So this proved to be a workout for me, but I enjoyed it. I feel smarter for having solved this puzzle (and dumber for confessing all of my ignorance here). So it gets an "A." As does "Crossword Puzzle Challenges for Dummies." And, for that matter, so does "Puzzle Masterpieces."
Merl Reagle’s Seattle Times crossword, "O Punnish Me” (Final Grade = B+)
Once again I'm re-branding Merl's syndicated crossword--you know it on this blog as the "Philadelphia Inquirer" crossword. And to celebrate the re-branding, it looks like Merl's trying something entirely new for him: puns. I thought about listing the theme entries in order of "groaniness," but check it out: the puns actually get groanier from top to bottom!
Do you agree that the puns get better (or worse, if you're a pun-hater) as you progress down the grid? I know Merl likes to save his best "punch line" for the bottom, and in my view he chose wisely here. The order of the theme entries here is just perfect, even if serendipitous.
Sure, there are only seven puns in the grid, but two of them are long enough to span two lines, so I feel there is plenty of theme here to enjoy. We're treated to a couple of Qs and Xs in the grid, and some clever clues to boot: [It's witnessed by seconds] for DUEL and [Sushi candidates] for EELS.
I liked that the clues for two consecutive down entries were related: John Henry EATON was the [Secretary of War, 1829] and William Howard TAFT was the [Secretary of War, 1904]. At last, the payoff for memorizing the list of former War Secretaries back in fifth grade!
I breezed through the solve until I came to a screeching halt in the far east. I was befuddled by Hosni MUBARAK, the [Cairo VIP], since I kept thinking I was supposed to come up with a term like "pharaoh." I had ROW A for the [Good seat site], but alas it was ROW I (I take it the I is for "one" and not the letter "I"). Kept wanting ADAM'S as the [Rib adjective] when it was PRIME, and that precluded me from getting EPH, the [Galatians follower: abbr.] (short for Ephesians), for a long time. Didn't help that SASHA being a [Nickname for "Alexandra"] was new to me. Getting stuck on this many entries in such close proximity created the perfect storm, so my relatively slow time comes as no surprise.
So why just a B+ and not a higher mark? Well, there were a few sour notes. Case in point: NARR, short for "narration," or [Voice-over]. Odd to see WSW and SSE (both clued as a [Compass pt.]) in the same grid. Also odd to see QE-II, the [Noted liner, briefly] together with the aforementioned ROW I. But I guess two odds make it even, so all is well. I'm sure more than a handful of solvers got stumped with the [Gary Cooper film, "They Came to ___"] CORDURA. Cordura's a nylon fabric originally made by DuPont so sayeth the Holder of All Truth). So they came to Cordura ... after trying burlap? Because cotton was bad and wool was even "worsted?" OK, we need to move on....

# [Work to complete]
Extend the crossword review past its final sentence, carrying on in the same voice. The data that comes next is from a separate source.

# [Supplied material]
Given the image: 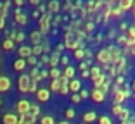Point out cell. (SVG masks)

# [The result]
Alan Arbesfeld’s Los Angeles Times crossword, "Put the Finger On” (Final Grade = CREDIT)
We interrupt this blog for some late-breaking news:
LOS ANGELES (AP) - Publishers of the Los Angeles Times announced today that the newspaper will be renamed the Los Angeles Plus. "Multiplication proved too difficult for our readers," said one editor who wished to remain anonymous. "We felt that having the 'Times' in our name dissuaded potential readers. The 'Plus' tells readers they won't have to do anything harder than addition."
Now back to your regularly scheduled blog post.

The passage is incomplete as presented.